Rehn urges Greece to make further cuts
02.03.10 @ 09:24
Following a whistlestop visit to Athens on Monday (1 March), EU economy commissioner Olli Rehn urged the Greek government to implement further austerity measures in order to tackle its ongoing debt problem.
"It is of paramount importance for the Greek people to get their public finances back on a sustainable path," said Mr Rehn after meeting a string of ministers from the country's centre-left Pasok government.
With a total debt pile estimated at €300 billion, and a budget deficit that reached 12.7 percent of GDP in 2009, Athens has already unveiled a package of spending cuts and tax rises this year, sparking a rolling series of protests and a one-day general strike.
But an EU monitoring team to Greece last week concluded the list of current measures would only reduce the country's deficit by two percent of GDP, partly because the country is suffering its first recession in 16 years, and not the four percent promised to Brussels.
In urging the government to implement "additional measures", Mr Rehn said the present juncture was a a "critical moment" for the future of Greece.
"No member of the eurozone area can live permanently beyond its means ... Either you keep your debt under control or your debt starts controlling you," he said.
Spending cuts, tax rises
In response, Athens looks set to announce additional measures this week, with analysts predicting a further petrol tax rise, a possible VAT increase, and further cuts to the public sector.
After winning a landslide election last October, Greek Prime Minister George Papandreou's party remains high in opinion polls despite the austerity measures.
"Today, we ask Greek men and women to enlist in our common cause to save our country and the overwhelming majority of our citizens are willing to do it despite the price and despite the burden ... Everybody says yes," Mr Papandreou said on national television on Monday night, in apparent preparation for fresh measures.

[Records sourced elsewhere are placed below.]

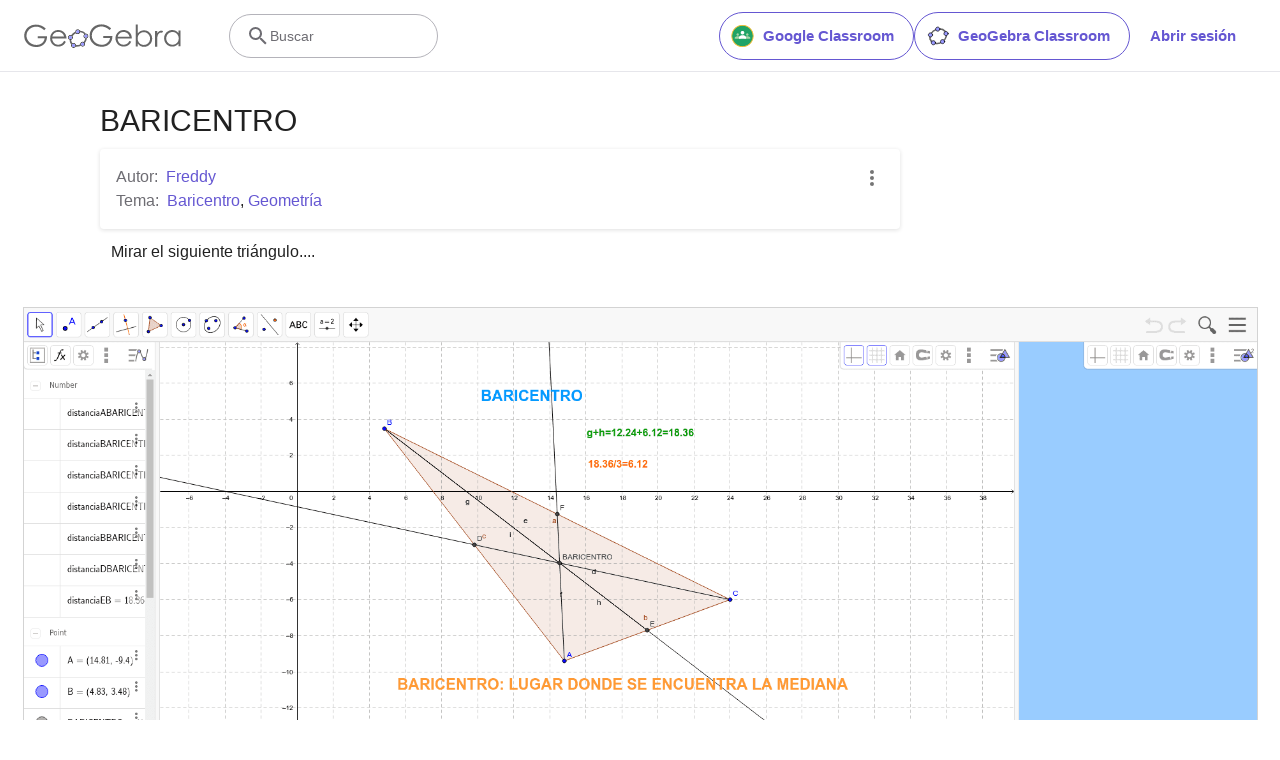

--- FILE ---
content_type: text/html; charset=utf-8
request_url: https://www.google.com/recaptcha/api2/aframe
body_size: 266
content:
<!DOCTYPE HTML><html><head><meta http-equiv="content-type" content="text/html; charset=UTF-8"></head><body><script nonce="9qQAHX7CordyWGeJlnAGsQ">/** Anti-fraud and anti-abuse applications only. See google.com/recaptcha */ try{var clients={'sodar':'https://pagead2.googlesyndication.com/pagead/sodar?'};window.addEventListener("message",function(a){try{if(a.source===window.parent){var b=JSON.parse(a.data);var c=clients[b['id']];if(c){var d=document.createElement('img');d.src=c+b['params']+'&rc='+(localStorage.getItem("rc::a")?sessionStorage.getItem("rc::b"):"");window.document.body.appendChild(d);sessionStorage.setItem("rc::e",parseInt(sessionStorage.getItem("rc::e")||0)+1);localStorage.setItem("rc::h",'1768816809511');}}}catch(b){}});window.parent.postMessage("_grecaptcha_ready", "*");}catch(b){}</script></body></html>

--- FILE ---
content_type: text/plain
request_url: https://rtb.openx.net/openrtbb/prebidjs
body_size: -83
content:
{"id":"69c3d5be-e34c-46c4-807c-36b20e677d1a","nbr":0}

In January the Greek government announced public-sector spending cuts and tax hikes as part of a three-year EU stability and growth programme, followed by additional measures including a wage and hiring freeze and levy on fuel the following month.
A budget revision by the newly elected government last October revealed the true state of Greece's public finances, causing widespread unease in financial markets and a subsequent flight from government bonds.
With €20 billion of debt set to mature this April and May, the Greek government is frantically looking for additional funding, and may launch a fresh bond issuance this week.
During his press conference in Athens, Mr Rehn refused to be drawn on reports that Berlin and other EU capitals are preparing to provide Athens with financial aid, saying the "ways and means" to ensure the financial stability of the euro area was safeguarded.